I ragazzi irresistibili, di Neil Simon
Al di là
dell'apparenza, I ragazzi irresistibili
del drammaturgo statunitense Neil Simon (Prato, Teatro Metastasio, 18 - 23 febbraio
2014, regia di Marco Sciaccaluga) è uno spettacolo dal gusto agrodolce. Il
testo è brillante, le gag fioccano, ma si tratta in fondo d'una meditazione sul
tramonto della vita. Mostrando a suo modo i limiti e le contraddizioni
dell'essere umano, la comicità non di rado confina con la tragicità. Ciò che ci
viene posto innanzi è la vicenda umana, il tragitto esistenziale per il quale
l'uomo raggiunge determinati risultati e vi s'installa trionfante, per poi esserne
forzatamente sfrattato dallo scorrere del tempo. Certo, si può pur sempre
tentare di mantenerlo in vita, il passato. Vivere volti al passato non è forse
la caratteristica più nota e comune della vecchiaia? Ma le luci della ribalta,
sulla quale i due protagonisti tornano finalmente insieme dopo una lunga
separazione, non riescono in realtà a illuminare nient'altro che il fallimento
del patetico tentativo di risuscitare quella quarantennale collaborazione che
li aveva resi famosi come star del vaudeville,
spettacolo di varietà popolare in America tra la fine del XIX e i primi decenni
del XX secolo. Quel successo aveva indelebilmente impresso il proprio marchio sulle
rispettive esistenze. In verità, più dell'uno (Willie Clark, Eros Pagni) che
dell'altro (Al Lewis, Tullio Solenghi). Willie, dei due il più caparbiamente
attaccato alla voglia di rimanere immerso nel vortice della vita attiva,
rappresentata dalla scelta di abitare nella metropoli, è il vero protagonista.

_Dati di partenza_
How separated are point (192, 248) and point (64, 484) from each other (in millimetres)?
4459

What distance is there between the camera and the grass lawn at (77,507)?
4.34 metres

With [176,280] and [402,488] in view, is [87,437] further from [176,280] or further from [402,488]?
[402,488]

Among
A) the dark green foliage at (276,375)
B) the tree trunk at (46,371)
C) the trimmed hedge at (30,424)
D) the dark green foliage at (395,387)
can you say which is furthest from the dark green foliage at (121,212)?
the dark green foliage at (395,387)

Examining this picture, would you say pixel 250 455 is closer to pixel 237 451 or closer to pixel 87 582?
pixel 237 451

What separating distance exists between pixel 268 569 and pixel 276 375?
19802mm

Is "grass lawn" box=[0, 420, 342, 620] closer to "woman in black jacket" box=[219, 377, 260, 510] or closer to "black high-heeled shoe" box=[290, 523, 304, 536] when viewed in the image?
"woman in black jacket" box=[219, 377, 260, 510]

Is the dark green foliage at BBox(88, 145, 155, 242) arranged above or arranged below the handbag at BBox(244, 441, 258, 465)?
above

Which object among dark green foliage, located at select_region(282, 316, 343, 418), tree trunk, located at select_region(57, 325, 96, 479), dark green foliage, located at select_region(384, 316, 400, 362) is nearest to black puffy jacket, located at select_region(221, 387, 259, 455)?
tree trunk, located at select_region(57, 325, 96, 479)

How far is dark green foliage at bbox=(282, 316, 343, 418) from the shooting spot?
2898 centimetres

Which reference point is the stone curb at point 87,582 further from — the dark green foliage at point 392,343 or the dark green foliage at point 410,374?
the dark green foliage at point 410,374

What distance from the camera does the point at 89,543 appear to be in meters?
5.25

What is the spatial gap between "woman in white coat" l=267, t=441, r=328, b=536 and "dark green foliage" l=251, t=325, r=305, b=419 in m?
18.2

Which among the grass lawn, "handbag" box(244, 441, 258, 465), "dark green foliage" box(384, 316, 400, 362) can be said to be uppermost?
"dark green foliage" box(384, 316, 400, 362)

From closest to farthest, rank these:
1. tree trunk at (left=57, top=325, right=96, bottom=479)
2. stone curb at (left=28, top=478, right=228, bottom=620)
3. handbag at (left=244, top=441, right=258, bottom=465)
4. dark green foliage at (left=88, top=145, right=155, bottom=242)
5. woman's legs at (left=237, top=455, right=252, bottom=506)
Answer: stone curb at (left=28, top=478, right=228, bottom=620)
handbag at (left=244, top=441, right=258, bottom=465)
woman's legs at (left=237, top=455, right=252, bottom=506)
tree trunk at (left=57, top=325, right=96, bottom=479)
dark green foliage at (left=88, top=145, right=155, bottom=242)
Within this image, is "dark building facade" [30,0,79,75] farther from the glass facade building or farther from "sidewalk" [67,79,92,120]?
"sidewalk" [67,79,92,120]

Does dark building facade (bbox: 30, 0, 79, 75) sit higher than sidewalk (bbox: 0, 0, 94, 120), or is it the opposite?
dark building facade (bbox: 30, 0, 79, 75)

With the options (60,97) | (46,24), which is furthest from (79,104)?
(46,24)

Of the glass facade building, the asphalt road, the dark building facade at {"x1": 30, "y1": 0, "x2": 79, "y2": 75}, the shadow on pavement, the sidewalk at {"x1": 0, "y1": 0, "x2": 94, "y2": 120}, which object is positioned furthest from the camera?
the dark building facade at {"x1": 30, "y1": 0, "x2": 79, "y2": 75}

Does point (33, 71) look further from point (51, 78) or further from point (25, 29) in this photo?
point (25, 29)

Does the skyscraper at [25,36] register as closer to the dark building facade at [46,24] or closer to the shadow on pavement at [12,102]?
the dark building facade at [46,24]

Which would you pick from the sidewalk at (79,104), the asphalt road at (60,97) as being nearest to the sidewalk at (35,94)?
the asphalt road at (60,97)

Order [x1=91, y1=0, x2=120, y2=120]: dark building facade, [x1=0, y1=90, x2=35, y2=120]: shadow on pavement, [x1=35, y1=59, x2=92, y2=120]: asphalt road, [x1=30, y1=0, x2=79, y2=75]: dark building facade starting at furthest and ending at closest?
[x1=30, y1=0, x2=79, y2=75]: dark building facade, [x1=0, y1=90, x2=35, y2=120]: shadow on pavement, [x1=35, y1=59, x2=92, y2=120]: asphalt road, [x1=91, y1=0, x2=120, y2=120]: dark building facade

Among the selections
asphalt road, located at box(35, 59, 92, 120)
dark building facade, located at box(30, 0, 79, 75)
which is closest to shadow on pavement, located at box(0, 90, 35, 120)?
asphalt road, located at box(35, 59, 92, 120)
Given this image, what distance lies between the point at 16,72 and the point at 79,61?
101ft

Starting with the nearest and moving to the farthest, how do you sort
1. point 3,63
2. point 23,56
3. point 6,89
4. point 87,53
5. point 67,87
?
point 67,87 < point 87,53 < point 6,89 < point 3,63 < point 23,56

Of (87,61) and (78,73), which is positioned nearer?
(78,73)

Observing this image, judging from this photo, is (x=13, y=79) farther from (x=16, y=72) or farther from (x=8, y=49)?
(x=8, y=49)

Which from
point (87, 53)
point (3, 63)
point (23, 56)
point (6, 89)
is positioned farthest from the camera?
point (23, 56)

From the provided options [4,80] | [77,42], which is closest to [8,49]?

_Dettagli dell'esercizio_
Spiega perché, secondo il testo di lettura su I ragazzi irresistibili, lo spettacolo ha un gusto agrodolce. Rispondi in una-tre frasi.

_Risultato del compito_
Lo spettacolo ha un testo brillante e ricco di gag, ma in fondo è una meditazione sul tramonto della vita. Inoltre la sua comicità mostra i limiti e le contraddizioni dell'essere umano, e per questo confina spesso con la tragicità.